# Any recommendations for Hawaii?



## yuricamp (Mar 13, 2011)

We are actually on Oahu and I want to begin some formal training with my pup.


----------



## bigD103 (Oct 20, 2011)

i actually had the same question and the guy im talking to right now is named robert blok and they run the aloha schutzhund club out here. the email is [email protected]. apparently they meet every sunday and train but they don't show dogs or any of that, they just train working dogs.


----------



## yuricamp (Mar 13, 2011)

bigD103 said:


> i actually had the same question and the guy im talking to right now is named robert blok and they run the aloha schutzhund club out here. the email is [email protected]. apparently they meet every sunday and train but they don't show dogs or any of that, they just train working dogs.


I met up with them to check them out before I got my dog, but the timeframe they train doesn’t work with my schedule.

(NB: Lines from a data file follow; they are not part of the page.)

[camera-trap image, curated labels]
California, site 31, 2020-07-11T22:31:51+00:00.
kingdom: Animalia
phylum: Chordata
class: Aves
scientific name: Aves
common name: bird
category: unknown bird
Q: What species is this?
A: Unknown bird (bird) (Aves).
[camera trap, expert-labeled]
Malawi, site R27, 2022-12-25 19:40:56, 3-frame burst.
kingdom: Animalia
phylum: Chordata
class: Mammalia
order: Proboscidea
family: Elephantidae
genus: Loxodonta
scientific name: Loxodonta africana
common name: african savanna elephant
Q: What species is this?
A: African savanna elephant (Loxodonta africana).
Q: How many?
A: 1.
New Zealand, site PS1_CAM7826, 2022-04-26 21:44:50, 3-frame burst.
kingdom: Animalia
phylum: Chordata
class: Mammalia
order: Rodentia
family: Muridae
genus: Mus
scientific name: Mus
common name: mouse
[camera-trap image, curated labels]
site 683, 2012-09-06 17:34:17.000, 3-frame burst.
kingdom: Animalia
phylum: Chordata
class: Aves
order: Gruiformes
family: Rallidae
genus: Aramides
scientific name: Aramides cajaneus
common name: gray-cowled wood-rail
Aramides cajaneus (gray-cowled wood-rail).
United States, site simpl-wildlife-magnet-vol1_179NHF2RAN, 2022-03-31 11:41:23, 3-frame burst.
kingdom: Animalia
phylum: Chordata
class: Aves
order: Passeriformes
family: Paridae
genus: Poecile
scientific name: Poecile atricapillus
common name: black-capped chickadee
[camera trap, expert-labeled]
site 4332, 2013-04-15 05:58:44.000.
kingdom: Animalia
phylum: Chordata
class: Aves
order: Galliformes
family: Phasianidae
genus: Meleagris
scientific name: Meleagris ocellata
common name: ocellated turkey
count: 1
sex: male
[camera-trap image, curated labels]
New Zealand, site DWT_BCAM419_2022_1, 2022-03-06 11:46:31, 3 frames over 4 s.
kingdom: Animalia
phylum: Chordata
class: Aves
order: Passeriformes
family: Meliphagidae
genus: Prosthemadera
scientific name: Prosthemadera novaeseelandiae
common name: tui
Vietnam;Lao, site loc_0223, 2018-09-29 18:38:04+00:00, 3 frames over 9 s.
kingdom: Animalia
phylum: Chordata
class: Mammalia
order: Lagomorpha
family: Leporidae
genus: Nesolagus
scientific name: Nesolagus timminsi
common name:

I did give a call to see what else is available however. Thanks.


----------



## MountainGSDs (Jul 25, 2011)

I don't know about trainers but watch the bigs. My nieces dog has been attacked by wild pigs on their farm near Captain Cook on the big island.


----------



## yuricamp (Mar 13, 2011)

bigD103 said:


> i actually had the same question and the guy im talking to right now is named robert blok and they run the aloha schutzhund club out here. the email is [email protected]. apparently they meet every sunday and train but they don't show dogs or any of that, they just train working dogs.


Robert Blok actually makes house calls. I will definitely recommend him to others. He is a great trainer with lots of experience. Results came quickly as he leaves you with homework and you contact him when you are ready for us sequent steps.


----------